The Gelmel Castle or Hoogstraten Castle (Kasteel van Hoogstraten or Gelmelslot) is a moated castle in Hoogstraten, Belgium. Legend links its origins to a wooden tower raised by the Viking Gelmel in the 9th century, but the first stone fortifications date from the late 12th century. Jan IV van Cuijk rebuilt it as a Gothic stronghold in the early 15th century.
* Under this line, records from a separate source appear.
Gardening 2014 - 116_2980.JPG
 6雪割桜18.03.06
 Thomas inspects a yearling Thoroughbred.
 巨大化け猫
Elisabeth of Culemborg and her husband Antoine of Lalaing turned it into a princely Renaissance-style residence between 1525 and 1555. Although fires, sieges and French confiscation destroyed much of its fabric, key Renaissance elements—most visibly the massive gatehouse and corner towers—still stand. Used since 1810 for social and penal institutions and now housing a penitentiary school centre, the castle remains state property.

==History==
===Middle Ages===
Possibly dating back to the 9th century, the castle began life as a timber residential tower ringed by a moat fed by the River Mark. Legend credits its foundation to Gelmel, a Viking leader. In later centuries it became a forward bastion of the Margraviate of Antwerp. The tower was probably rebuilt in stone at the end of the 12th century, and in the first half of the 15th century Jan IV van Cuijk (1360–1442) transformed it into a Gothic stronghold protected by two concentric walls and moats. Through inheritance, the castle passed to the Van Culemborg family.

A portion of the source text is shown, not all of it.